• REQUIRED ACTION 1:
In the Kathy Hoffman profile, what high school graduation rate does she give for English-language learners in Arizona?
• REQUIRED ACTION 2:
Return the part of the Kathy Hoffman profile from "Because of the" up to and including "and your campaign?", copied word for word.

• PROVIDED PASSAGE:
#####

Superintendent of Public Instruction: Kathy Hoffman would address teacher shortage, bilingual programs
Name: Kathy Hoffman
Political party: Democrat
Position sought: Superintendent of public instruction
City of residence: Glendale
Occupation: Former speech therapist on the campaign full-time
What is the greatest issue Arizona residents face? If elected, how would you address this issue?
The teacher shortage is the biggest education issue in Arizona, Hoffman said.
“We still have over 1,500 positions that are unfilled,” she said. “That directly impacts communities and families.”
Because of the shortage, Hoffman said Arizona has larger classroom sizes and more long-term substitute teachers with less training in its classrooms, which leads to a greater workload for teachers.
“It can lead to burnout,” Hoffman said. “It just creates a vicious cycle.”
If elected, Hoffman, 32, would push for competitive pay and better health care benefits for Arizona teachers.
“As teacher pay has stayed stagnant in Arizona, the cost of health care has gone up and teachers are receiving worse health care package benefits,” she said.
Hoffman also plans to attract new teachers to the profession by offering career technical education earlier. This would include teaching programs at high schools for students to build interest in teaching.
What other issues are important to you and your campaign?
“Our high school graduation rates are just around 80 percent,” Hoffman said. “While it’s not desolate, there is still room for improvement.”
Hoffman said she would address this by focusing on English-language learners, or ELL students, for whom graduation rates are much lower.
“Arizona has the lowest high school graduation rate of ELL students in the country, at 18 percent,” she said.
Raising Arizona’s graduation rate will require major changes, Hoffman said.
“We need to completely reform the model we’re using and the policies surrounding bilingual education in Arizona.”
What in your past work, political or volunteer experience makes you a better choice to hold this office?
“For me, it’s all about being a career educator,” said Hoffman, who worked as a speech therapist in public schools for five years before resigning at the end of the last school year to campaign full-time. She has a master’s degree in speech, language and hearing sciences from the University of Arizona.
“The real experts of education are educators,” she said.
Many people Arizonans have elected superintendent of public schools lacked classroom experience, she said, adding, “I’ve worked with some of our most marginalized and vulnerable students.”
Hoffman also said she has had many conversations with parents, teachers and the community about what needs to change in Arizona’s public schools.
What is a personal challenge you feel you need to overcome?
Hoffman said her biggest personal challenge would come after her election as superintendent. Her vision requires the support of the governor and the Legislature to become real, and she hopes to build a rapport with them and find areas in which to agree.
“Education is an issue that everyone cares about,” Hoffman said. “We need to work together to find solutions we can all get on board with.”
Please share a quote or advice that you live by.
“The beauty of being an educator is that every day you’re making a difference in children’s lives.”
What app on your phone could you not live without?
Other than texting, the most important app on her phone is Google Maps.
“I could not get anywhere without Google Maps,” Hoffman said.
Is there anything you would like to add?
“As an educator, I see what our students are capable of when they have the resources to succeed, and I strongly support expanding music, science, art and technology curricula in our schools so that our students are not just productive but are well-rounded.”

#####

• SUPPLIED INFORMATION:
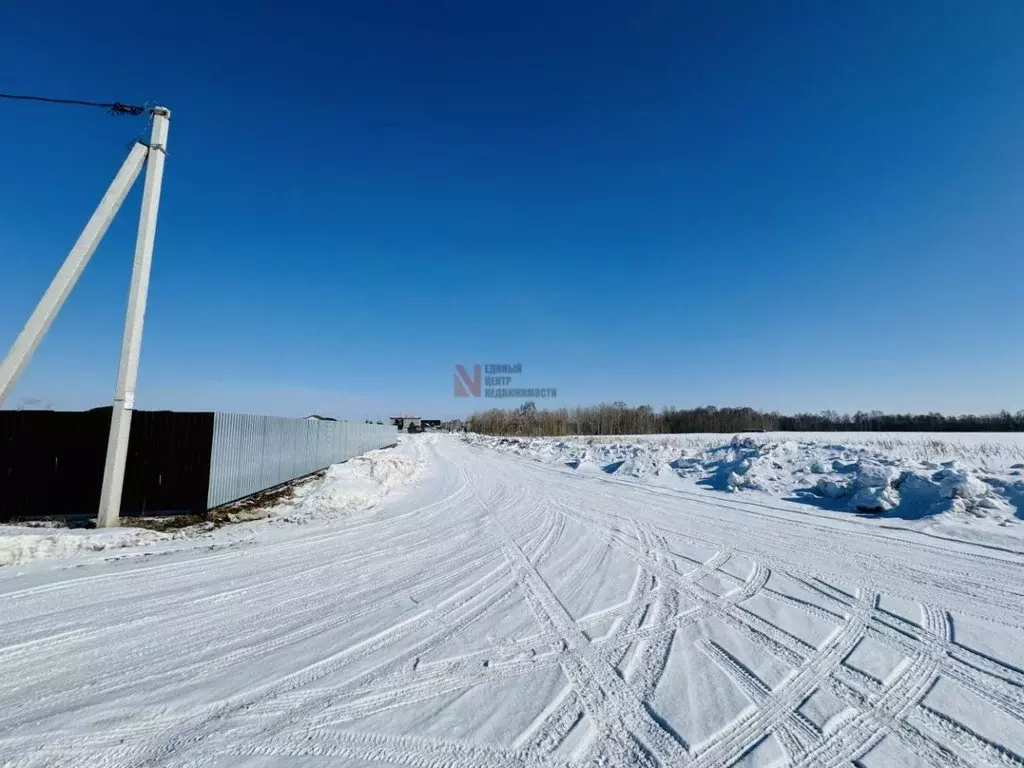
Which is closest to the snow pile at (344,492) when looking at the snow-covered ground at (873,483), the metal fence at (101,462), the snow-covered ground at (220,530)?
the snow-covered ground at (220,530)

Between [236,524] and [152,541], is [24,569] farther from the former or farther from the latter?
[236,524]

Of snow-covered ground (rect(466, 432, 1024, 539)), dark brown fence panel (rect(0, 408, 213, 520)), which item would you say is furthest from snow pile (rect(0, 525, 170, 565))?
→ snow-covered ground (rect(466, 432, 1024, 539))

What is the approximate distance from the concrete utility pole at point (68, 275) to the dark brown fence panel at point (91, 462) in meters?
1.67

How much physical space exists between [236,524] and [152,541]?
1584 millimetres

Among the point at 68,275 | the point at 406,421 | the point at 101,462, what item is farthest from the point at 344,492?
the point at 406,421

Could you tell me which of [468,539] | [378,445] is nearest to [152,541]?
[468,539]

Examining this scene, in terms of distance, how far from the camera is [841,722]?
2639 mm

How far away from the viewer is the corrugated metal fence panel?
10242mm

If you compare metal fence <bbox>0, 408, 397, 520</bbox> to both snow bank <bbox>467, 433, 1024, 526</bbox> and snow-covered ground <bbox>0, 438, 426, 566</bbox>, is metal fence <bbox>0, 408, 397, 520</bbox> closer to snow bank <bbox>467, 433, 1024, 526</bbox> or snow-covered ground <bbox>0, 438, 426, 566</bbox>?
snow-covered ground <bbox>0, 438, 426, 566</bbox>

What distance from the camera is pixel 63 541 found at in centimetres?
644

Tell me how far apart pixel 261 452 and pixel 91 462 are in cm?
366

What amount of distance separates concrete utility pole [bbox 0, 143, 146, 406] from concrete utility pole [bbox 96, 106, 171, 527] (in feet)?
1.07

#####

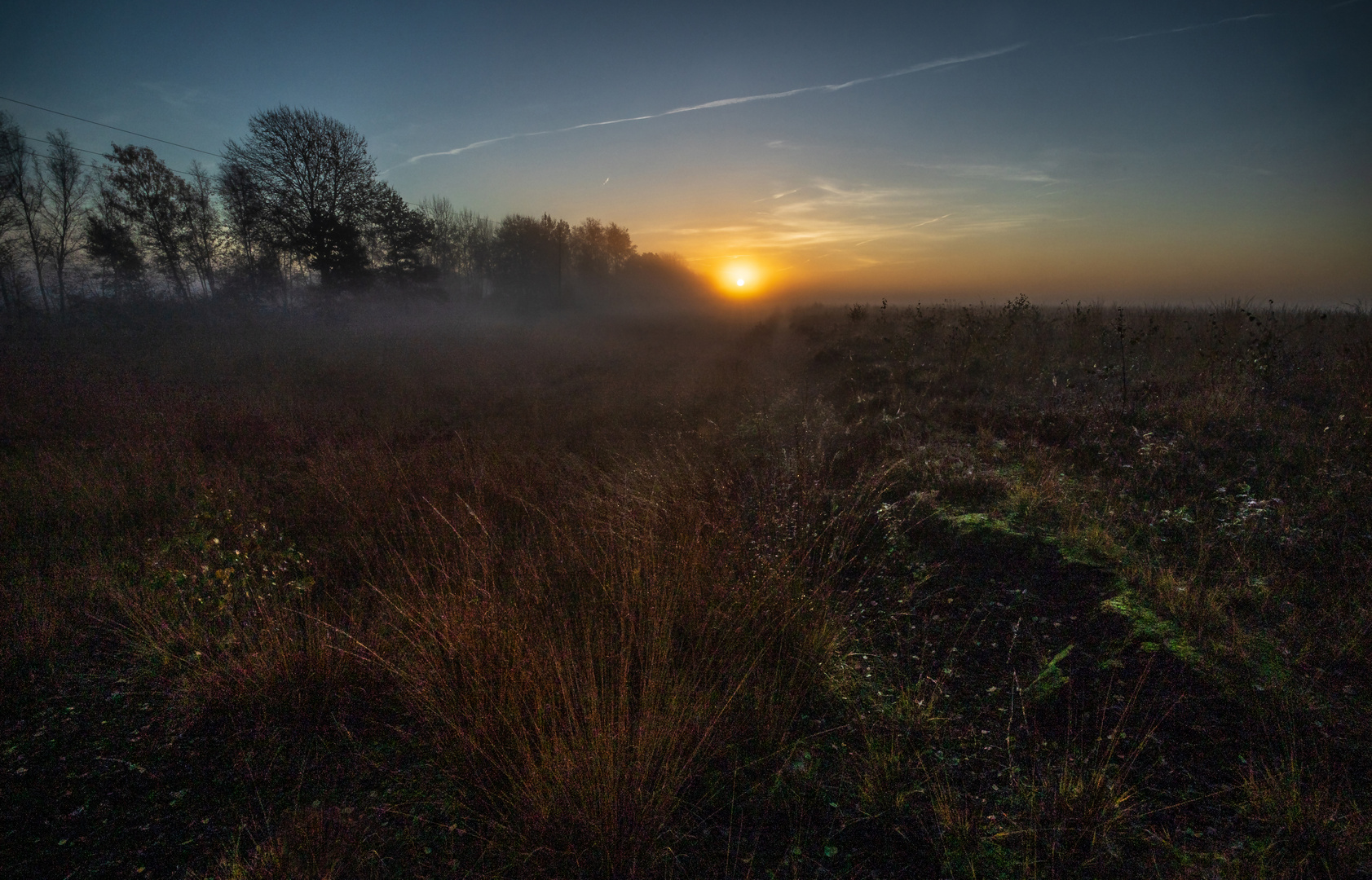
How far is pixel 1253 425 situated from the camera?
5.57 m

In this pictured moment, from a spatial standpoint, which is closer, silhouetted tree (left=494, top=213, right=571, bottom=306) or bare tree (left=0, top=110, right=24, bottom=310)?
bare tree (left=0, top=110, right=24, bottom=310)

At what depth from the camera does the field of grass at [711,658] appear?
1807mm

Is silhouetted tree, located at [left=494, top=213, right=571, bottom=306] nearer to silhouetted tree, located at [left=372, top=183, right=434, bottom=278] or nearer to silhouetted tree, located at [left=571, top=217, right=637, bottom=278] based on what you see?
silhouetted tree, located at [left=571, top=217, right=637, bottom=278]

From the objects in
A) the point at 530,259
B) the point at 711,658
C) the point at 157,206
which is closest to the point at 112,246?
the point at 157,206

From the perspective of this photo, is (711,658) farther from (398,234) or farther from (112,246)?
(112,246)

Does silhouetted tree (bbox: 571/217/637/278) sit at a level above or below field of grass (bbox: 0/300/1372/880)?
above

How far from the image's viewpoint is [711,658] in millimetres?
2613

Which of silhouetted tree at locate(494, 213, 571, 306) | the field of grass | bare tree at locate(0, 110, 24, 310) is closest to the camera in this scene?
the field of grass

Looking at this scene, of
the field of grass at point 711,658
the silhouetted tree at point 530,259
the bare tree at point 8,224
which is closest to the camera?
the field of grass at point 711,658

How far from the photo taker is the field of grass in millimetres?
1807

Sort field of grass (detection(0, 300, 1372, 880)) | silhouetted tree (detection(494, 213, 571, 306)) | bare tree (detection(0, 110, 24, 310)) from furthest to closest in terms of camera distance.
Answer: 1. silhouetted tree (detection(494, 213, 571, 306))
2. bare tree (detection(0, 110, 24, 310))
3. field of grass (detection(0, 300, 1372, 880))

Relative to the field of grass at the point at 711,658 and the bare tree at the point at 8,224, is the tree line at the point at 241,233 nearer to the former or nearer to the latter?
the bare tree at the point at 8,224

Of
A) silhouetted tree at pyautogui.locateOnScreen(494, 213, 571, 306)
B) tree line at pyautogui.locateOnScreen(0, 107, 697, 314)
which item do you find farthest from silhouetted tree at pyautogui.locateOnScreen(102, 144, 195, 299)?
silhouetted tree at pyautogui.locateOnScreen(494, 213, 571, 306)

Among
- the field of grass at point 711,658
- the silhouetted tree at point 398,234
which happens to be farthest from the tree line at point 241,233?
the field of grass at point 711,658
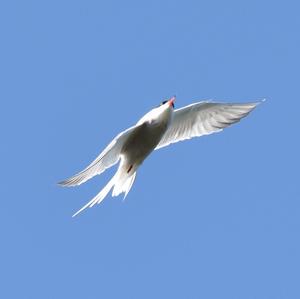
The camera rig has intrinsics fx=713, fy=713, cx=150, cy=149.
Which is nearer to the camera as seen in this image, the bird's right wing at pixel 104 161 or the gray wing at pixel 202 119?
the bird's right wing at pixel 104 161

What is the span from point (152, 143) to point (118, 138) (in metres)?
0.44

#####

• TASK SOLUTION 1:
18 percent

• TASK SOLUTION 2:
Because of the shortage, Hoffman said Arizona has larger classroom sizes and more long-term substitute teachers with less training in its classrooms, which leads to a greater workload for teachers.
“It can lead to burnout,” Hoffman said. “It just creates a vicious cycle.”
If elected, Hoffman, 32, would push for competitive pay and better health care benefits for Arizona teachers.
“As teacher pay has stayed stagnant in Arizona, the cost of health care has gone up and teachers are receiving worse health care package benefits,” she said.
Hoffman also plans to attract new teachers to the profession by offering career technical education earlier. This would include teaching programs at high schools for students to build interest in teaching.
What other issues are important to you and your campaign?